◆ Listed entries
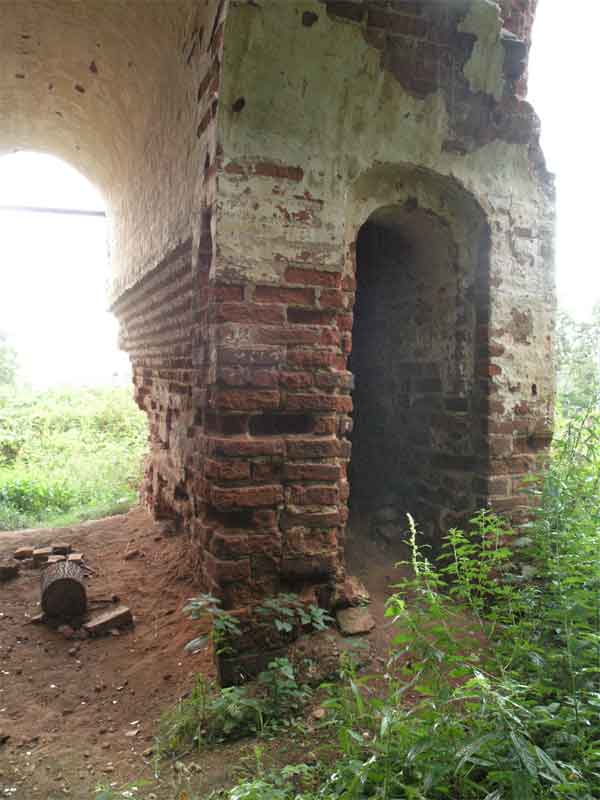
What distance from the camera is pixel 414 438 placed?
422 cm

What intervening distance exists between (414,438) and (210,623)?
1.94 m

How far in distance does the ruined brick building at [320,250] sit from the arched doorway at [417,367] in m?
0.02

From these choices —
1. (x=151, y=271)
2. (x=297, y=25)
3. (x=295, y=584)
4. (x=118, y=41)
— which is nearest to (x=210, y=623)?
(x=295, y=584)

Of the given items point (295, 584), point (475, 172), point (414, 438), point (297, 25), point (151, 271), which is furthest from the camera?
point (151, 271)

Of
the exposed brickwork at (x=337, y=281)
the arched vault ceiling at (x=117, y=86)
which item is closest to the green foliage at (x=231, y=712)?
the exposed brickwork at (x=337, y=281)

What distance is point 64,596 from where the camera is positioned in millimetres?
3725

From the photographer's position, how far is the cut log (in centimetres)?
370

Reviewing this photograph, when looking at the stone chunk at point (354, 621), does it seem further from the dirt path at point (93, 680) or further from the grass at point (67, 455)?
the grass at point (67, 455)

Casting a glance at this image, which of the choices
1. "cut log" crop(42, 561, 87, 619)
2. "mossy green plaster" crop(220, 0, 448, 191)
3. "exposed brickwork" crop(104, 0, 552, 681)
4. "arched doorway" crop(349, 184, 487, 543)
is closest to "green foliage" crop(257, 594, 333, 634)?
"exposed brickwork" crop(104, 0, 552, 681)

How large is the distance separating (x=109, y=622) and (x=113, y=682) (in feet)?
1.73

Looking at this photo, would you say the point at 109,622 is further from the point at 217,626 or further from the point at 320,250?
the point at 320,250

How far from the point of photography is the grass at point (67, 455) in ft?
24.0

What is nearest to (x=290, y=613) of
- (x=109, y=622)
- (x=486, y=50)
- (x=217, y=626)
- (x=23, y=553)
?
(x=217, y=626)

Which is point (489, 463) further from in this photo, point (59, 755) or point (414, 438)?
point (59, 755)
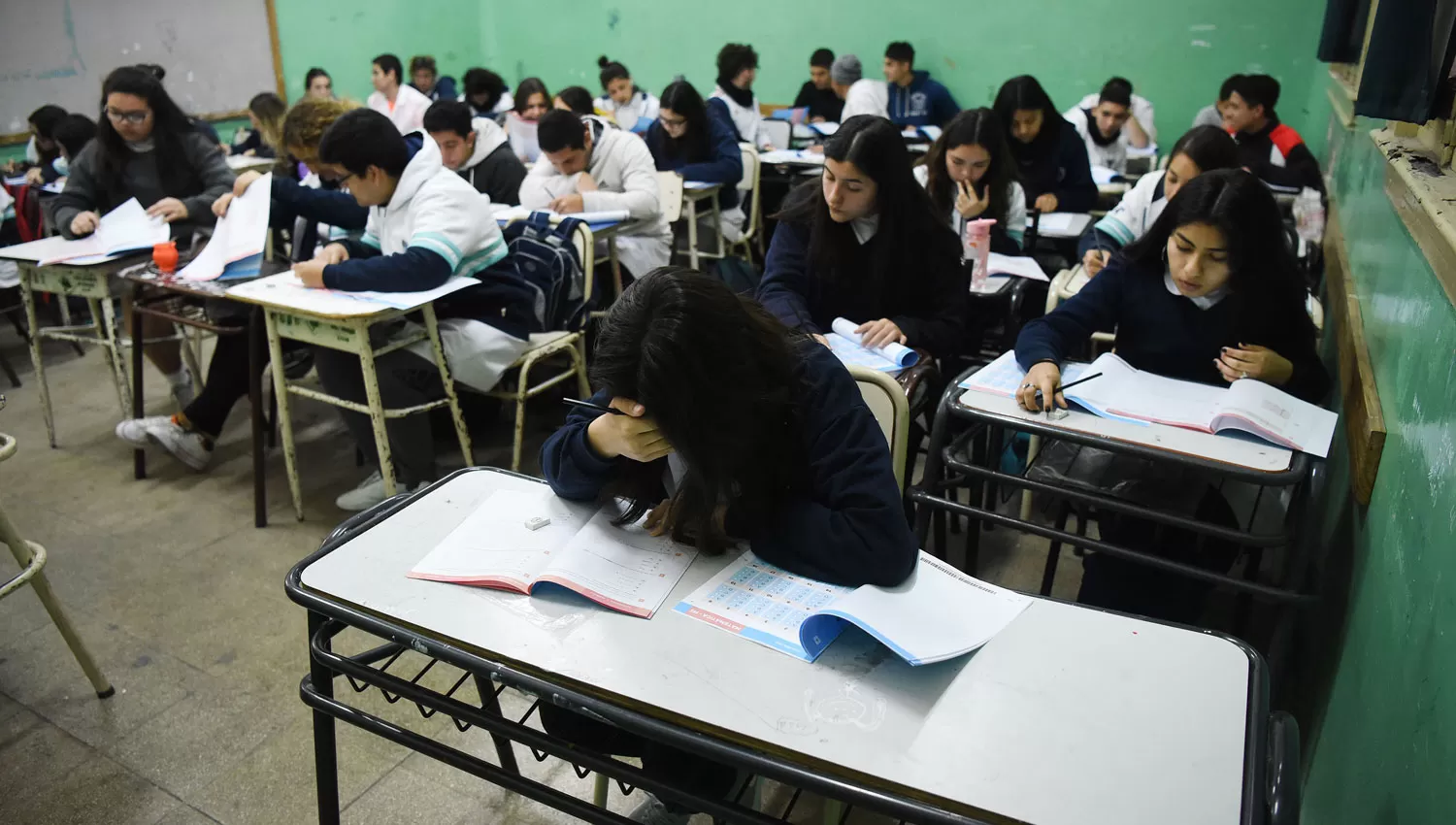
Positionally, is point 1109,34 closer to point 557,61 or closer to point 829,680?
point 557,61

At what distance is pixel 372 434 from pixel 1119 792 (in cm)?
233

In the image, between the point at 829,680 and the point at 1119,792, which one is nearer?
the point at 1119,792

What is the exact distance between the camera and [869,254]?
2283 millimetres

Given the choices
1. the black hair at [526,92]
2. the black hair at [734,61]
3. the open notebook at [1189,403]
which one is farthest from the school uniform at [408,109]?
the open notebook at [1189,403]

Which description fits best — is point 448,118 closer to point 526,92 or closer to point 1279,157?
point 526,92

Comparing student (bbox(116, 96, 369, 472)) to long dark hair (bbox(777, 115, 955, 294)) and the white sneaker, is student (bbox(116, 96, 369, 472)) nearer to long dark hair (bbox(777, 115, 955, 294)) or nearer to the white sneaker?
the white sneaker

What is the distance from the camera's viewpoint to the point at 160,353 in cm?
334

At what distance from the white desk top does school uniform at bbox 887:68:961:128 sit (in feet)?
18.8

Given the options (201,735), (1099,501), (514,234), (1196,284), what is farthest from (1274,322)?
(201,735)

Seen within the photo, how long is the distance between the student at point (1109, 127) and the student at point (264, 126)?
3.80 m

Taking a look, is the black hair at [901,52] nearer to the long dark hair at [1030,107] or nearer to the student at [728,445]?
the long dark hair at [1030,107]

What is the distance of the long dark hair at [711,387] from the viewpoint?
1.04m

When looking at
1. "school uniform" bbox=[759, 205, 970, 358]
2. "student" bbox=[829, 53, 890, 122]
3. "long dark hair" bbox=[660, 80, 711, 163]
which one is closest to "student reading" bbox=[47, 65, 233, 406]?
"long dark hair" bbox=[660, 80, 711, 163]

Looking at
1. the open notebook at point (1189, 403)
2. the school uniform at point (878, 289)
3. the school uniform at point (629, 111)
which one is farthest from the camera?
the school uniform at point (629, 111)
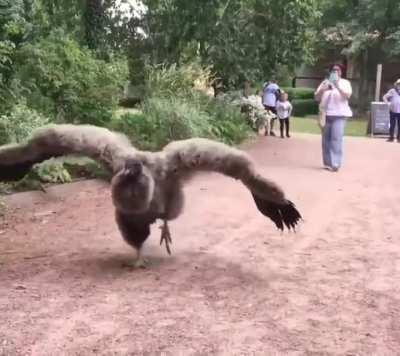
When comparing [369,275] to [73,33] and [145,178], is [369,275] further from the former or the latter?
[73,33]

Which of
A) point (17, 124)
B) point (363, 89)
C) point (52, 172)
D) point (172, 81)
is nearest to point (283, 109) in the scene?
Answer: point (172, 81)

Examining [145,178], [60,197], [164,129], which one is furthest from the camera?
[164,129]

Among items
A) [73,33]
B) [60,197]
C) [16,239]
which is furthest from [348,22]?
[16,239]

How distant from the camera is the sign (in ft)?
72.9

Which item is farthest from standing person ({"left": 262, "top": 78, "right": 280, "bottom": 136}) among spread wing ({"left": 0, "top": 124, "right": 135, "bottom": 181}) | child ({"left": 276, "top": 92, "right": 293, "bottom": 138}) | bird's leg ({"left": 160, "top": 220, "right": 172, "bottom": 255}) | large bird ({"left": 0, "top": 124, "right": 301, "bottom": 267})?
spread wing ({"left": 0, "top": 124, "right": 135, "bottom": 181})

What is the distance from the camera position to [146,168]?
5930mm

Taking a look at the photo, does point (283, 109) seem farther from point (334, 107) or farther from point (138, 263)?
point (138, 263)

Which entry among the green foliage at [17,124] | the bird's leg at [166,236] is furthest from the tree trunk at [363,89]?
the bird's leg at [166,236]

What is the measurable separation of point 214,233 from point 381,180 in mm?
5120

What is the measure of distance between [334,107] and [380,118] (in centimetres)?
1121

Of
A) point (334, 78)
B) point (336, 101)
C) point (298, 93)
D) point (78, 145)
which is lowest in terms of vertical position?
point (298, 93)

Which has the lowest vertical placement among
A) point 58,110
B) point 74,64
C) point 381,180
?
point 381,180

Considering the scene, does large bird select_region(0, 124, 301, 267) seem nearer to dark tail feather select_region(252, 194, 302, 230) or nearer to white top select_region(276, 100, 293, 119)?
dark tail feather select_region(252, 194, 302, 230)

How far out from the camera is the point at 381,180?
39.1 feet
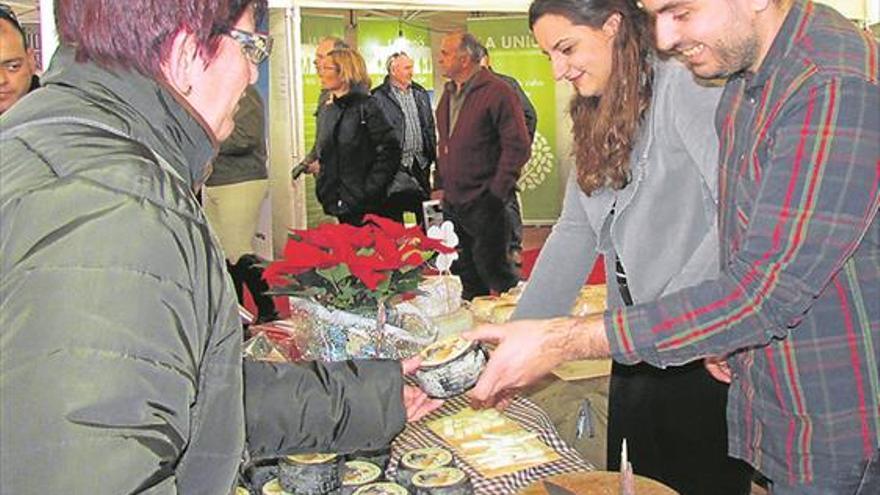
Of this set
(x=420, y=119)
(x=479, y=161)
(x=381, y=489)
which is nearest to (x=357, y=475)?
(x=381, y=489)

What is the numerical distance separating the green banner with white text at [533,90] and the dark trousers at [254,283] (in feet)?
16.4

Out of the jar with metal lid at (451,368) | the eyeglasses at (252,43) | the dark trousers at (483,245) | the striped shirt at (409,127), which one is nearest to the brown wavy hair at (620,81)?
the jar with metal lid at (451,368)

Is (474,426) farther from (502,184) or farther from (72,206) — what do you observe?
(502,184)

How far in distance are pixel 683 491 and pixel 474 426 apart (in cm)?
52

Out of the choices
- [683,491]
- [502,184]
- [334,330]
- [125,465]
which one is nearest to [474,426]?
[334,330]

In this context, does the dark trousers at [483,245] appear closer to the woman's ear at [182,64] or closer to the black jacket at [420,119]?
the black jacket at [420,119]

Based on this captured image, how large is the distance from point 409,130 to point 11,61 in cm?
371

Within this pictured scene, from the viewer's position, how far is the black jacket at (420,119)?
6359mm

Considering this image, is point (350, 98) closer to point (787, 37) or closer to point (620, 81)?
point (620, 81)

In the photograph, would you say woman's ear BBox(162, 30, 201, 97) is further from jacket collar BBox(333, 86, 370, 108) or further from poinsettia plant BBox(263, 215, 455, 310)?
jacket collar BBox(333, 86, 370, 108)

◆ Job
From the listing, extract all text exactly as given and drop any picture.

◆ The completed task
What distance from the camera is pixel 414 438 placed?
422 cm

What intervening distance exists between (414,438) and (210,623)?
1.94 m

How far in distance does the ruined brick building at [320,250] sit from the arched doorway at [417,367] in m?
0.02

From these choices —
1. (x=151, y=271)
2. (x=297, y=25)
3. (x=295, y=584)
4. (x=118, y=41)
— which is nearest to (x=210, y=623)?
(x=295, y=584)

Of the given items point (295, 584), point (475, 172), point (414, 438), point (297, 25), point (151, 271), which is furthest from the camera?
point (151, 271)

Of
the exposed brickwork at (x=337, y=281)
the arched vault ceiling at (x=117, y=86)
which item is closest to the green foliage at (x=231, y=712)?
the exposed brickwork at (x=337, y=281)

What distance is point 64,596 from where the camera is positioned in millimetres?
3725

From the photographer's position, how far is the cut log (in centimetres)?
370

Reviewing this photograph, when looking at the stone chunk at point (354, 621), does it seem further from the dirt path at point (93, 680) or further from the grass at point (67, 455)?
the grass at point (67, 455)

Casting a glance at this image, which of the choices
1. "cut log" crop(42, 561, 87, 619)
2. "mossy green plaster" crop(220, 0, 448, 191)
3. "exposed brickwork" crop(104, 0, 552, 681)
4. "arched doorway" crop(349, 184, 487, 543)
is closest to "green foliage" crop(257, 594, 333, 634)?
"exposed brickwork" crop(104, 0, 552, 681)

How large is the distance separating (x=109, y=622) and (x=113, y=682) (in feet)?
1.73

Looking at this photo, would you say the point at 109,622 is further from the point at 217,626 or further from the point at 320,250?
the point at 320,250

How far from the point of photography is the grass at point (67, 455) in ft?
24.0

What is nearest to (x=290, y=613) of
- (x=109, y=622)
- (x=486, y=50)
- (x=217, y=626)
- (x=23, y=553)
?
(x=217, y=626)

Which is point (489, 463) further from in this photo, point (59, 755) or point (414, 438)?
point (59, 755)
Positionally, is point 1109,34 closer to point 557,61 or closer to point 829,680?
point 557,61

At what distance is pixel 372 434 from pixel 1119 792 (in cm)?
233

In the image, between the point at 829,680 and the point at 1119,792, which one is nearer?
the point at 1119,792

What is the exact distance between the camera and [869,254]?
2283 millimetres

Given the choices
1. the black hair at [526,92]
2. the black hair at [734,61]
3. the open notebook at [1189,403]
which one is farthest from the school uniform at [408,109]?
the open notebook at [1189,403]

Which description fits best — is point 448,118 closer to point 526,92 or closer to point 1279,157?
point 526,92

Comparing student (bbox(116, 96, 369, 472)) to long dark hair (bbox(777, 115, 955, 294)) and the white sneaker, is student (bbox(116, 96, 369, 472)) nearer to long dark hair (bbox(777, 115, 955, 294)) or nearer to the white sneaker?
the white sneaker

What is the distance from the camera's viewpoint to the point at 160,353 in cm?
334

At what distance from the white desk top does school uniform at bbox 887:68:961:128 sit (in feet)?
18.8

Given the options (201,735), (1099,501), (514,234), (1196,284), what is farthest from (1274,322)?
(201,735)

Seen within the photo, how long is the distance between the student at point (1109, 127) and the student at point (264, 126)?
3.80 m

Taking a look, is the black hair at [901,52] nearer to the long dark hair at [1030,107] or nearer to the student at [728,445]?
the long dark hair at [1030,107]

What is the distance of the long dark hair at [711,387] from the viewpoint?
1.04m

When looking at
1. "school uniform" bbox=[759, 205, 970, 358]
2. "student" bbox=[829, 53, 890, 122]
3. "long dark hair" bbox=[660, 80, 711, 163]
which one is closest to "student reading" bbox=[47, 65, 233, 406]?
"long dark hair" bbox=[660, 80, 711, 163]

Looking at
1. the open notebook at point (1189, 403)
2. the school uniform at point (878, 289)
3. the school uniform at point (629, 111)
which one is farthest from the camera?
the school uniform at point (629, 111)
When comparing [369,275] to [73,33] and [145,178], is [369,275] further from the former or the latter?
[73,33]

Which of
A) point (17, 124)
B) point (363, 89)
C) point (52, 172)
D) point (172, 81)
is nearest to point (283, 109) in the scene?
Answer: point (172, 81)

Examining [145,178], [60,197], [164,129], which one is furthest from the camera?
[164,129]

Among items
A) [73,33]
B) [60,197]
C) [16,239]
which is furthest from [348,22]?
[16,239]

How distant from the camera is the sign (in ft)?
72.9

Which item is farthest from standing person ({"left": 262, "top": 78, "right": 280, "bottom": 136}) among spread wing ({"left": 0, "top": 124, "right": 135, "bottom": 181}) | child ({"left": 276, "top": 92, "right": 293, "bottom": 138}) | bird's leg ({"left": 160, "top": 220, "right": 172, "bottom": 255}) | large bird ({"left": 0, "top": 124, "right": 301, "bottom": 267})?
spread wing ({"left": 0, "top": 124, "right": 135, "bottom": 181})

What is the distance from the camera position to [146,168]?
5930mm

Taking a look at the photo, does point (283, 109) seem farther from point (334, 107) or farther from point (138, 263)?
point (138, 263)

Which entry among the green foliage at [17,124] | the bird's leg at [166,236] is furthest from the tree trunk at [363,89]?
the bird's leg at [166,236]

What is the measurable separation of point 214,233 from point 381,180 in mm?
5120

What is the measure of distance between [334,107] and [380,118] (in centimetres)?
1121

Of
A) point (334, 78)
B) point (336, 101)
C) point (298, 93)
D) point (78, 145)
which is lowest in terms of vertical position?
point (298, 93)

Which has the lowest vertical placement among
A) point 58,110
B) point 74,64
C) point 381,180
?
point 381,180

Considering the scene, does large bird select_region(0, 124, 301, 267) seem nearer to dark tail feather select_region(252, 194, 302, 230) or nearer to white top select_region(276, 100, 293, 119)?
dark tail feather select_region(252, 194, 302, 230)

How far out from the camera is the point at 381,180?
39.1 feet
Of this set
(x=420, y=119)
(x=479, y=161)
(x=381, y=489)
which is nearest to (x=357, y=475)?
(x=381, y=489)

What is the numerical distance separating the green banner with white text at [533,90] and the dark trousers at [254,283] (in feet)?
16.4

Out of the jar with metal lid at (451,368) | the eyeglasses at (252,43) | the dark trousers at (483,245) | the striped shirt at (409,127), which one is nearest to the brown wavy hair at (620,81)?
the jar with metal lid at (451,368)

Is (474,426) farther from (502,184) or farther from (72,206) — what do you observe?
(502,184)

How far in distance are pixel 683 491 and pixel 474 426 apart (in cm)?
52

Out of the choices
- [683,491]
- [502,184]
- [334,330]
- [125,465]
which one is nearest to [474,426]?
[334,330]

In this context, does the dark trousers at [483,245] appear closer to the woman's ear at [182,64] or closer to the black jacket at [420,119]?
the black jacket at [420,119]

Based on this captured image, how large is the distance from point 409,130 to point 11,61 in cm?
371

Within this pictured scene, from the viewer's position, how far is the black jacket at (420,119)?
6359mm

Considering this image, is point (350, 98) closer to point (787, 37) or closer to point (620, 81)?
point (620, 81)

In the photograph, would you say woman's ear BBox(162, 30, 201, 97) is further from jacket collar BBox(333, 86, 370, 108) or further from poinsettia plant BBox(263, 215, 455, 310)?
jacket collar BBox(333, 86, 370, 108)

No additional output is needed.